> _EXERCISE DESCRIPTION_:
Each record should be given back exactly, with none missing.

+-------+

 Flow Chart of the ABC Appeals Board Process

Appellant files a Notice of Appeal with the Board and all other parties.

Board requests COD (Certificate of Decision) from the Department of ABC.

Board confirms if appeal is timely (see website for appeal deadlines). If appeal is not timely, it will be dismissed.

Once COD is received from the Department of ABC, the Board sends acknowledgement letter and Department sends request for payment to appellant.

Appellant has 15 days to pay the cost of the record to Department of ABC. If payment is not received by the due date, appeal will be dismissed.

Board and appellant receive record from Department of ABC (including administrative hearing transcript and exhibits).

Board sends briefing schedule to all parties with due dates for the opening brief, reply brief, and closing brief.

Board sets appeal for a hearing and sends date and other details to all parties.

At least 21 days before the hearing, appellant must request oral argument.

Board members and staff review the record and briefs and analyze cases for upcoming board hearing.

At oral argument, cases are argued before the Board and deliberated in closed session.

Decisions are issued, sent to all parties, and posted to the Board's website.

+-------+

> _SOLUTION TO THIS PROBLEM_:
 Flow Chart of the ABC Appeals Board Process

Appellant files a Notice of Appeal with the Board and all other parties.

Board requests COD (Certificate of Decision) from the Department of ABC.

Board confirms if appeal is timely (see website for appeal deadlines). If appeal is not timely, it will be dismissed.

Once COD is received from the Department of ABC, the Board sends acknowledgement letter and Department sends request for payment to appellant.

Appellant has 15 days to pay the cost of the record to Department of ABC. If payment is not received by the due date, appeal will be dismissed.

Board and appellant receive record from Department of ABC (including administrative hearing transcript and exhibits).

Board sends briefing schedule to all parties with due dates for the opening brief, reply brief, and closing brief.

Board sets appeal for a hearing and sends date and other details to all parties.

At least 21 days before the hearing, appellant must request oral argument.

Board members and staff review the record and briefs and analyze cases for upcoming board hearing.

At oral argument, cases are argued before the Board and deliberated in closed session.

Decisions are issued, sent to all parties, and posted to the Board's website.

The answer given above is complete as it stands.